#### WORK TO BE COMPLETED:
Write the records from the first one through the line containing "nice Appartement near" as a JSON list of strings, one string per line and skipping any blank lines. Leave the pictures out.

[[ INPUT DATA open ]]

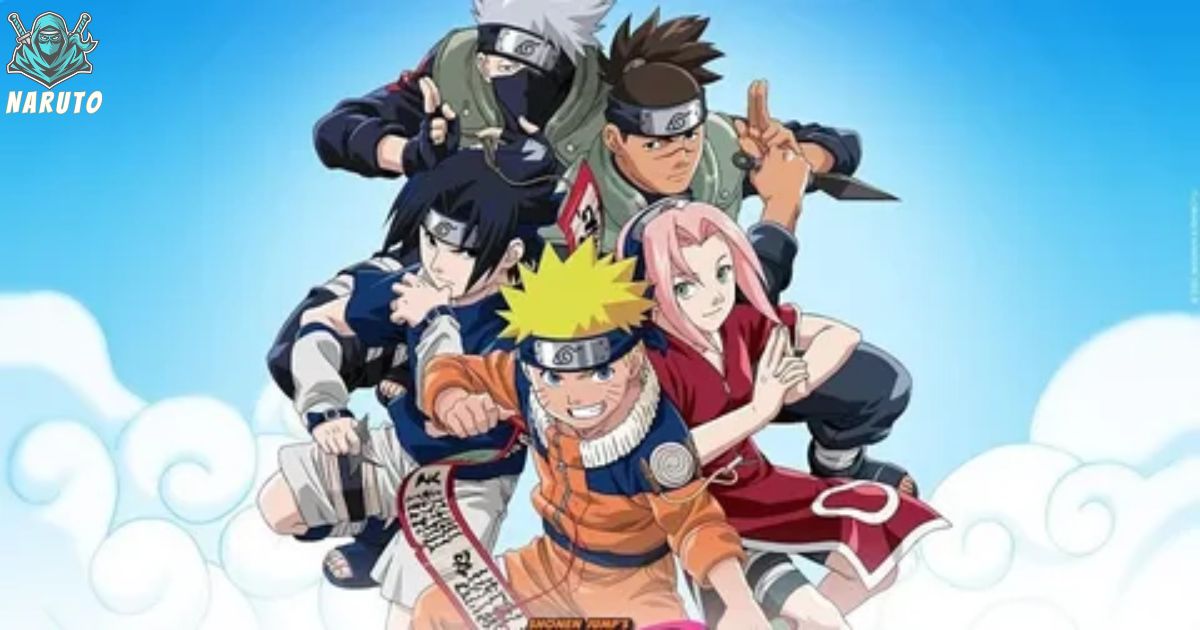 What Was The First Naruto Game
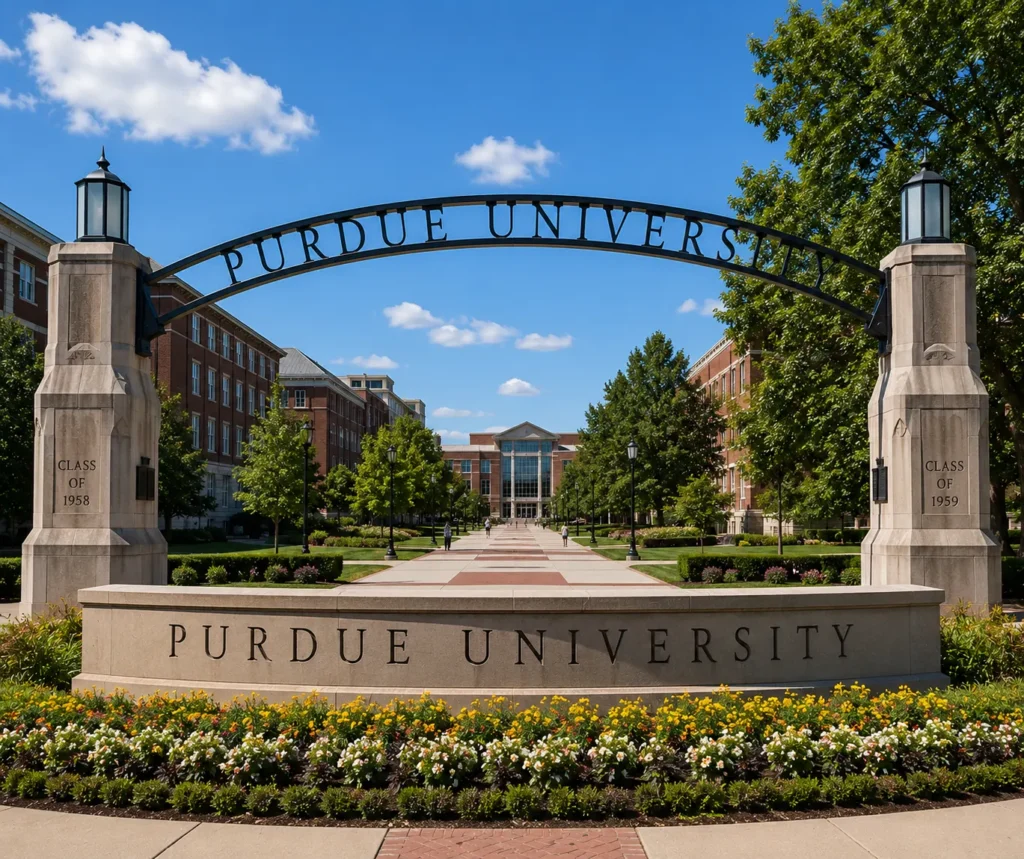 Top 5 Engineering Colleges in USA for Indian Students | New Topic Poly Notes Hub Purdue University — West Lafayette, IN - Poly Notes Hub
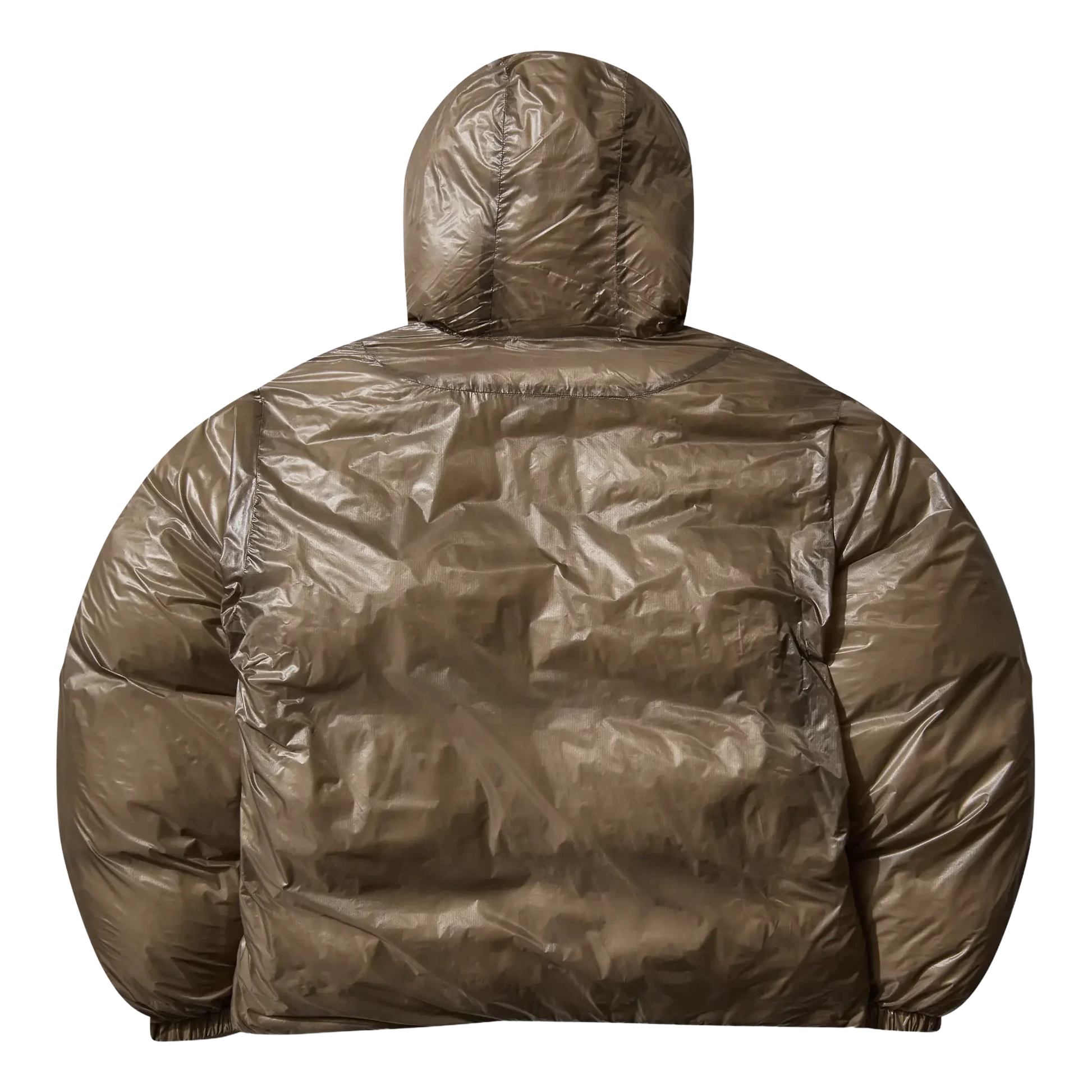 ROA Smooth Down Jacket - Taupe Jacket ROA 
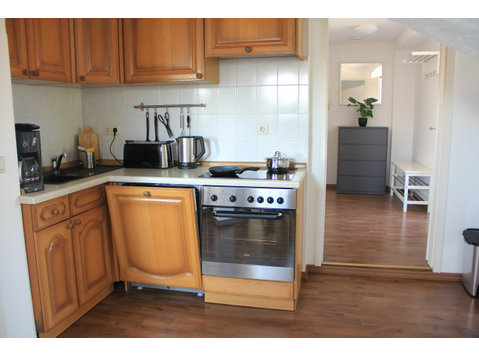 nice Appartement near City for Hollidays or Workers - For Rent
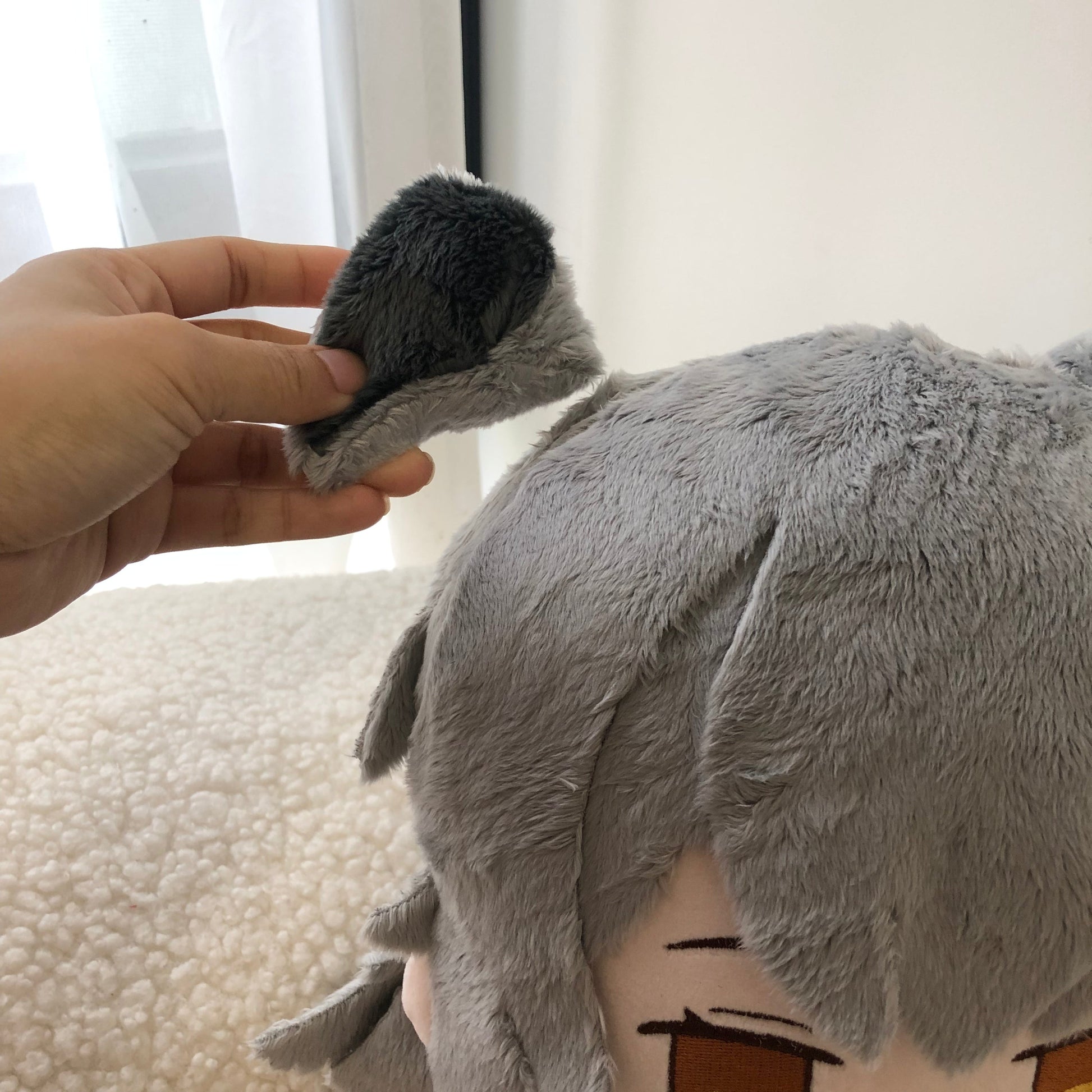 Stuffed Plush Doll - Stelle Trailblazer Honkai: Star Rail 40cm Cotton - product gallery image 10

[[ INPUT DATA closed ]]

#### PROBLEM SOLUTION:
[
  " What Was The First Naruto Game",
  " Top 5 Engineering Colleges in USA for Indian Students | New Topic Poly Notes Hub Purdue University — West Lafayette, IN - Poly Notes Hub",
  " ROA Smooth Down Jacket - Taupe Jacket ROA ",
  " nice Appartement near City for Hollidays or Workers - For Rent"
]